* Exercise objective:
Make an exact copy of all the entries, but do not reproduce the pictures.

* Input data:
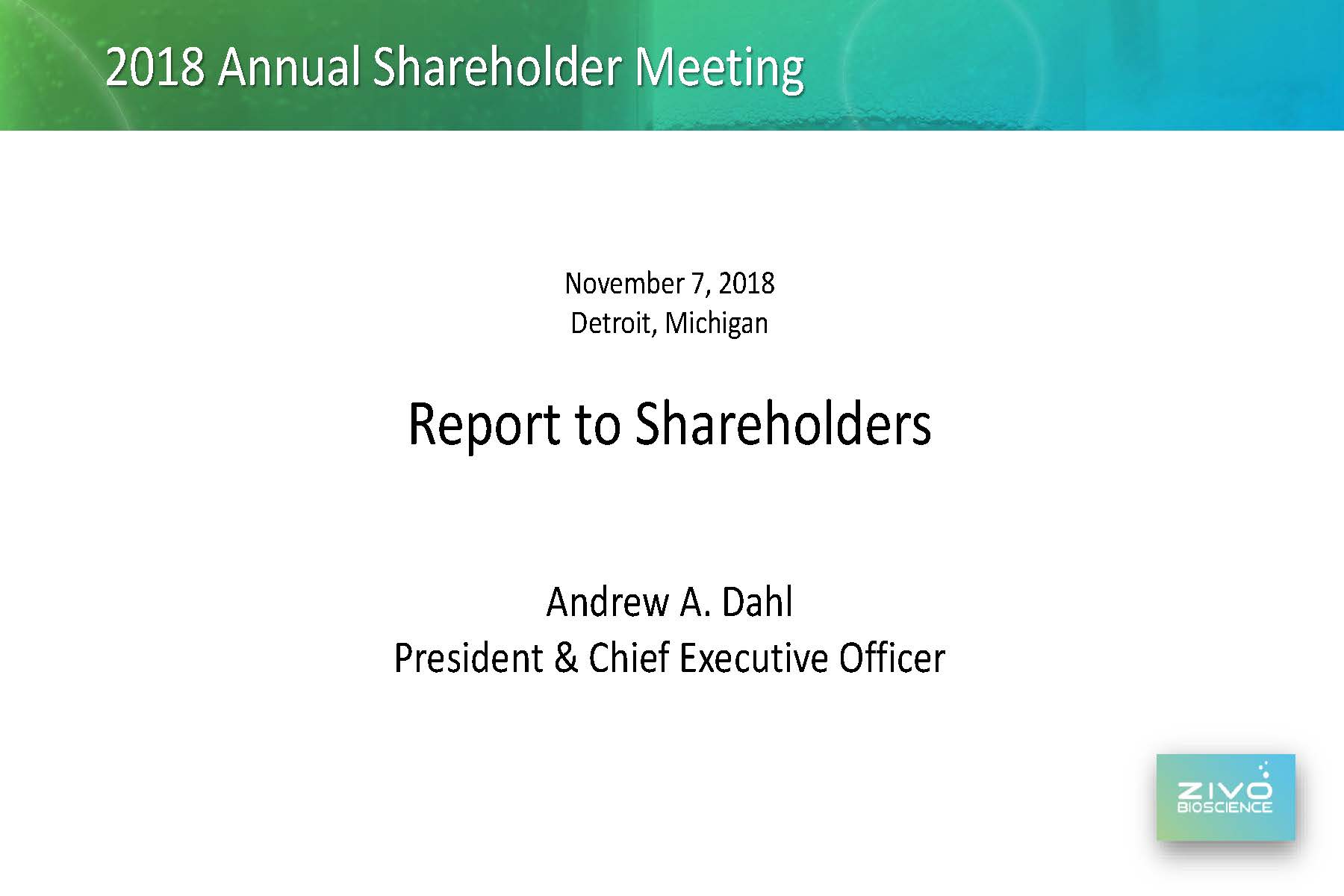 2018 Annual Shareholder Meeting

November 7, 2018
Detroit, Michigan

Report to Shareholders

Andrew A. Dahl
President & Chief Executive Officer

ZIVO
BIOSCIENCE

* Solved problem:
 2018 Annual Shareholder Meeting

November 7, 2018
Detroit, Michigan

Report to Shareholders

Andrew A. Dahl
President & Chief Executive Officer

ZIVO
BIOSCIENCE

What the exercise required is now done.